Stored data:

▬▬▬

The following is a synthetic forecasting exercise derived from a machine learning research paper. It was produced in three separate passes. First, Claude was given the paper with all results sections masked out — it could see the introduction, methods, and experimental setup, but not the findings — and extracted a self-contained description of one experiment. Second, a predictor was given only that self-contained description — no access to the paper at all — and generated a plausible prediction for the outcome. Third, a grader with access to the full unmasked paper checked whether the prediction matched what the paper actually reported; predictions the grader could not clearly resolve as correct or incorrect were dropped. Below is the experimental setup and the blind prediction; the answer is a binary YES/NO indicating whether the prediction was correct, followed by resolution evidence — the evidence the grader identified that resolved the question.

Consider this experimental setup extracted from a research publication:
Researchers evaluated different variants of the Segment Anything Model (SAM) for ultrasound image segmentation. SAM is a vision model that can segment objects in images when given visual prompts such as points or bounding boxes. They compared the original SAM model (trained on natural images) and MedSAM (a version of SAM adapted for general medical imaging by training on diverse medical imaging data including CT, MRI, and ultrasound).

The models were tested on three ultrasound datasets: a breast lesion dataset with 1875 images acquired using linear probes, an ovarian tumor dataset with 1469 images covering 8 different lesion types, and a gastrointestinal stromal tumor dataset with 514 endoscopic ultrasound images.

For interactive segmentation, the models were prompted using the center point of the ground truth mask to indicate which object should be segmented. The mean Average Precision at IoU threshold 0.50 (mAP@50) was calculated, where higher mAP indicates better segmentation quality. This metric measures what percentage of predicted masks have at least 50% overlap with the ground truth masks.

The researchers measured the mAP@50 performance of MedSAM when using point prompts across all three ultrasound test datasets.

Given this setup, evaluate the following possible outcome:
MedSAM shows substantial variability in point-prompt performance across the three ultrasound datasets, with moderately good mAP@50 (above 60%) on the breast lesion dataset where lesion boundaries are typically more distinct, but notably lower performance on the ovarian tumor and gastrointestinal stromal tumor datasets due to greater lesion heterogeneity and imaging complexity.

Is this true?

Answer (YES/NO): NO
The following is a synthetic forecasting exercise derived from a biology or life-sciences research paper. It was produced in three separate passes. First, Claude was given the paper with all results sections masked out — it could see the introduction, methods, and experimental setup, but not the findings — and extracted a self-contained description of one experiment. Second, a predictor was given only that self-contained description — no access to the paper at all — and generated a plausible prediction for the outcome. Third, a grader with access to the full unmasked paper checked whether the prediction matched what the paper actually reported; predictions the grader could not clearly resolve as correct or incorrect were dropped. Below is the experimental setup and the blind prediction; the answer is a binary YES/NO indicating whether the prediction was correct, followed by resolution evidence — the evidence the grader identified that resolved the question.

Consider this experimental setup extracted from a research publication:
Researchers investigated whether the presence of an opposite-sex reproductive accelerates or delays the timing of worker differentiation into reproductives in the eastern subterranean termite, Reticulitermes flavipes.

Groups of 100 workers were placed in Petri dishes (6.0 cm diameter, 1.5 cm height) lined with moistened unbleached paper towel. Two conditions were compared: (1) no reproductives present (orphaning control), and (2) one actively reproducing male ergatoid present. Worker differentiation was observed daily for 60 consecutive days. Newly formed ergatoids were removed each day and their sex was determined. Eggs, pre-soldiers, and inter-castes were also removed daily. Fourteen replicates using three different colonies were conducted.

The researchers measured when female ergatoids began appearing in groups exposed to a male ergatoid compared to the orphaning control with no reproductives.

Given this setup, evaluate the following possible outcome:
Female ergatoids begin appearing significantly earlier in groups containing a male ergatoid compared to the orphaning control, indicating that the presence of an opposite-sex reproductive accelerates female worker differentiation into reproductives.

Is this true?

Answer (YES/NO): YES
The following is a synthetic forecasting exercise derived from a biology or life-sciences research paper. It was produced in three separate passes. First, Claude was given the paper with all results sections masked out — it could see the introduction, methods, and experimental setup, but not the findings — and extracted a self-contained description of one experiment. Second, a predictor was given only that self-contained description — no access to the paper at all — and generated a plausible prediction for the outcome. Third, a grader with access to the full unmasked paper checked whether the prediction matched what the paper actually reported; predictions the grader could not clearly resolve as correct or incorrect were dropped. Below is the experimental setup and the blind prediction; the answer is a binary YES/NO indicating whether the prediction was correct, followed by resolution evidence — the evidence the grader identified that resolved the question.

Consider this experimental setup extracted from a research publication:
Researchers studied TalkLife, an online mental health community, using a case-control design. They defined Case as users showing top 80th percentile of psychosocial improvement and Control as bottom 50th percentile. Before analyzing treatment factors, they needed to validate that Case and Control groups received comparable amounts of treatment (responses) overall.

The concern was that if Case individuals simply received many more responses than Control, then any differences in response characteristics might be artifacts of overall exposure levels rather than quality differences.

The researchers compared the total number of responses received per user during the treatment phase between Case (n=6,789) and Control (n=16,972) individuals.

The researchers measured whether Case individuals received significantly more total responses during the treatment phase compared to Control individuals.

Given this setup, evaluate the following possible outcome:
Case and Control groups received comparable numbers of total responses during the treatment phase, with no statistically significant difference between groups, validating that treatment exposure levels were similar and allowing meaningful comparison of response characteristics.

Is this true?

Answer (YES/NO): YES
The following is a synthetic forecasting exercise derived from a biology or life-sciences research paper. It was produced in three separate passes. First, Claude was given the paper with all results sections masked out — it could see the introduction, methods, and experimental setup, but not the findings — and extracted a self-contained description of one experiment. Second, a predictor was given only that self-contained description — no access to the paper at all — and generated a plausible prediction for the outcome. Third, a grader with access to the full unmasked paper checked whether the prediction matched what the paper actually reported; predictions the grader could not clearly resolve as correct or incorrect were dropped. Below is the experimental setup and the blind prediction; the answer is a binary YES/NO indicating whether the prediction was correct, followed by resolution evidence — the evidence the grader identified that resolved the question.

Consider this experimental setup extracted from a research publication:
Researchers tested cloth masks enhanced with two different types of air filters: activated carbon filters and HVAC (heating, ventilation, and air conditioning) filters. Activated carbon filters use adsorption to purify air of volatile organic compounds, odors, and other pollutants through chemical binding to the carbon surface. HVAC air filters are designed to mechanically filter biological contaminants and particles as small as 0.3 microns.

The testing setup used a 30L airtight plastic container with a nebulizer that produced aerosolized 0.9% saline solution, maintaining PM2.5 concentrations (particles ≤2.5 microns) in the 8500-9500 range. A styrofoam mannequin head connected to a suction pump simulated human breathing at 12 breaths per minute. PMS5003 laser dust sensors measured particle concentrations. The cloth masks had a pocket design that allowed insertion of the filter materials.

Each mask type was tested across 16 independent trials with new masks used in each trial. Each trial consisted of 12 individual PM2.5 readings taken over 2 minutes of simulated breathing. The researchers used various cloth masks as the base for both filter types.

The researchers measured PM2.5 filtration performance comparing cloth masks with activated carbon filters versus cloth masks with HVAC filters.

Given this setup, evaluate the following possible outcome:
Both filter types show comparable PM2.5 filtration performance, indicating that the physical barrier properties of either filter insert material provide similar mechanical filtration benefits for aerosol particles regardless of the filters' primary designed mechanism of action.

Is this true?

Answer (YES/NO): NO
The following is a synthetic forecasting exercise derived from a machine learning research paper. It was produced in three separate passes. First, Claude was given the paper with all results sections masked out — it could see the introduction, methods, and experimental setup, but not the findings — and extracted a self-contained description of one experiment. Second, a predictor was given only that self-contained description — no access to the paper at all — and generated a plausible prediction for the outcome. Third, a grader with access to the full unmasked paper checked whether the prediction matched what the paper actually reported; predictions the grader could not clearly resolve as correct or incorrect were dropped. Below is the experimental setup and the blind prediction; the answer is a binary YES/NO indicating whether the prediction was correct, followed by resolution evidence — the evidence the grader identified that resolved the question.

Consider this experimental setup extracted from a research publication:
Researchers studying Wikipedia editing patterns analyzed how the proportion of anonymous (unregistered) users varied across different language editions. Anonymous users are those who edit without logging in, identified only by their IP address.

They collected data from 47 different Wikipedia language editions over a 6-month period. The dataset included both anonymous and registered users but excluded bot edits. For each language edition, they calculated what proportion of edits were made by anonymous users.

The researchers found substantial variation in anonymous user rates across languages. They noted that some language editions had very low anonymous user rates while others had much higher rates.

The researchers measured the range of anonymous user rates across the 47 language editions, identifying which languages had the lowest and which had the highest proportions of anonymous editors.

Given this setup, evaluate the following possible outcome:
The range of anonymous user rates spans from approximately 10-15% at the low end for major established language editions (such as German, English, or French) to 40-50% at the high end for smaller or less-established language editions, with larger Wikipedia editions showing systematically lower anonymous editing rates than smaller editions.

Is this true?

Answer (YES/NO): NO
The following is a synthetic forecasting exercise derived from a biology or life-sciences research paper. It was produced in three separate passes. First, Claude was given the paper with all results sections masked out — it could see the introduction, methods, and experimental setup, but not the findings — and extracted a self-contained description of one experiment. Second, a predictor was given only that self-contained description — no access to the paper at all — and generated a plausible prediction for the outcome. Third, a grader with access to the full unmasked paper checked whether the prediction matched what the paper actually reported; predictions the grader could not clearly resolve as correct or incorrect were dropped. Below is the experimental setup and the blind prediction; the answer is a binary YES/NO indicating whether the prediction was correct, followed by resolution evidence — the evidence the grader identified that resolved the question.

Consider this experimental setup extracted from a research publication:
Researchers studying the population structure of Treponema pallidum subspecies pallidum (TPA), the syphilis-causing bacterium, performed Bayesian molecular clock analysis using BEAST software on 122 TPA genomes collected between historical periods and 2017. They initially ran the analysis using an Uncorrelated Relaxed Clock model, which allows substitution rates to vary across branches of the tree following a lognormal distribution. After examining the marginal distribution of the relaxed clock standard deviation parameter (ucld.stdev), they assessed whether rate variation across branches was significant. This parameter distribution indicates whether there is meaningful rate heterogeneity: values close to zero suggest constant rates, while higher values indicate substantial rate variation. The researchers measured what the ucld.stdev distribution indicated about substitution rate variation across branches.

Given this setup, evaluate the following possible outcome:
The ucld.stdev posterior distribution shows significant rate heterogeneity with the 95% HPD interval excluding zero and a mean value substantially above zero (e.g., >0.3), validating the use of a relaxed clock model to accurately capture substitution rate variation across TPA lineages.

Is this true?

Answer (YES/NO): NO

▬▬▬

Required work: Tally how many lines of the records hold the word "significantly". Answer with the number only.

Response to the task: 2